• _PROBLEM SET_
1 > According to the text on investment treaty arbitration below, how many BITs have MENA countries signed since the start of 2011?
2 > For each statement, answer yes or no depending on whether it agrees with the text on investment treaty arbitration below, and quote the deciding words. (a) Within five years of its 2001 financial crisis, Argentina faced 37 claims. (b) The Arab Spring has centered mainly on the nationalisation of foreign investments. (c) Kuwait has signed 11 BITs since the start of 2011.
3 > In the text on investment treaty arbitration below, rewrite the part that opens with the words containing "It also appears" and closes with "Oman and Iran.", replacing "particularly active" with "notably active".

──────── TEXT UNDER STUDY

Another useful comparison is the Argentinian financial crisis in 2001. Following the Argentinian financial crisis, 37 claims were filed against Argentina in the space of five years, 31 of which related to measures introduced by the Public Emergency and Exchange Regime Reform Act enacted in January 2002.31 The number of claims against MENA states is still relatively modest in comparison, but new cases are still coming to light, and there is the prospect of more cases in the pipeline.

Other factors

There has certainly been a steady increase in investor treaty claims involving MENA states and parties since the Arab Spring. However, it would appear that the Arab Spring is one of several factors that have contributed to increased participation in investment treaty arbitration.

A factor that is likely to have increased the growth in investment treaty arbitration involving MENA states and parties is the general increase in the inflow and outflow of investment over the past decade. There has been a decade-long surge in foreign investment into MENA, focusing largely on the hydrocarbon sector.32 In more recent years, there has also been an unprecedented level of investment by entities from the region in other parts of the world. The Gulf states, in particular, have invested considerably abroad through state entities or investment funds. That has, no doubt, impacted on the number of claimants from the region involved in investment-treaty arbitration.

Another factor for the growth in MENA-related claims is treaty coverage and treaty awareness. As has been the case globally, the growing number of BITs and a rising awareness of the possibility of treaty arbitration where investments have gone awry, has led to a sharp increase in the number of claims in recent years. There is an apparent increased willingness on the part of investors to make use of their right to enforce the protections investment treaties provide them.

Future impact of the Arab Spring on investor–state arbitration

While it is expected that investor–state cases will continue to arise in the near future, it seems unlikely that the Arab Spring will lead to the flood of investment treaty cases that a number of commentators anticipated. This may be because the main focus of the Arab Spring has been on regime change and political reform rather than the nationalisation of foreign investments.

It also appears unlikely that states will become flooded with so many claims that they seek to renounce existing treaties. The Arab Spring has not slowed the spread of international investment agreements entered into in the MENA region. As noted above, the League of Arab States adopted an updated investment agreement in 2013 and since the start of 2011 MENA countries have signed 79 BITs (although many of these are yet to enter into force). Worldwide a total of 131 BITs were signed in the same period. Over this period, the United Arab Emirates has signed 11 BITs and Kuwait has signed 10 BITs. Japan has been particularly active in the region, signing BITs with Mozambique, Kuwait, Saudi Arabia, Iraq, Oman and Iran.

────────────────
──────── INFORMATION SUPPLIED

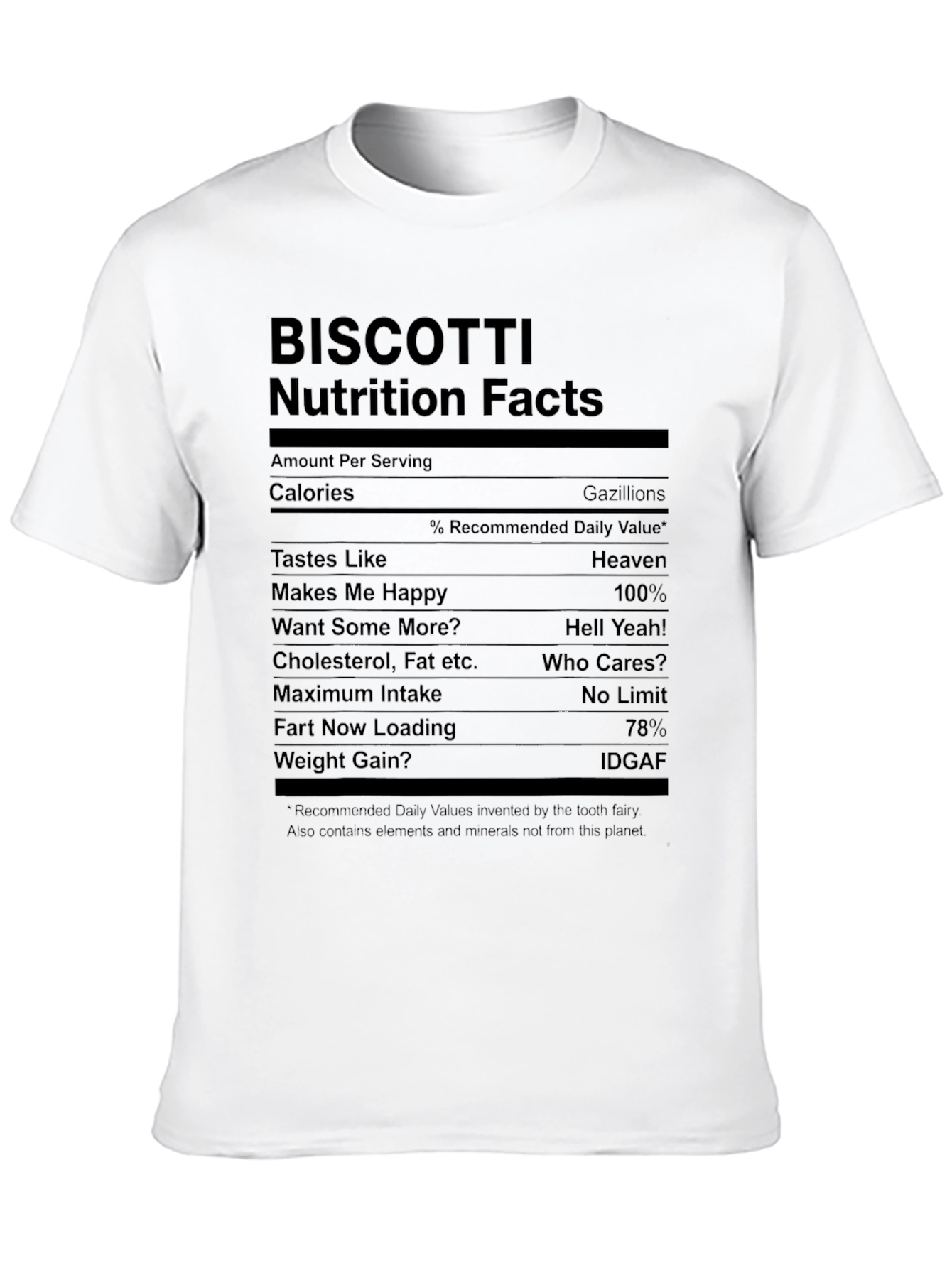 Biscotti Nutrition Facts Funny Graphic T-Shirt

────────────────

• _SOLUTIONS TO THE PROBLEMS_
1 > 79 BITs, although many of these are yet to enter into force.

2 >
(a) Yes: "37 claims were filed against Argentina in the space of five years"
(b) No: "the main focus of the Arab Spring has been on regime change and political reform rather than the nationalisation of foreign investments"
(c) No: "Kuwait has signed 10 BITs"

3 >
It also appears unlikely that states will become flooded with so many claims that they seek to renounce existing treaties. The Arab Spring has not slowed the spread of international investment agreements entered into in the MENA region. As noted above, the League of Arab States adopted an updated investment agreement in 2013 and since the start of 2011 MENA countries have signed 79 BITs (although many of these are yet to enter into force). Worldwide a total of 131 BITs were signed in the same period. Over this period, the United Arab Emirates has signed 11 BITs and Kuwait has signed 10 BITs. Japan has been notably active in the region, signing BITs with Mozambique, Kuwait, Saudi Arabia, Iraq, Oman and Iran.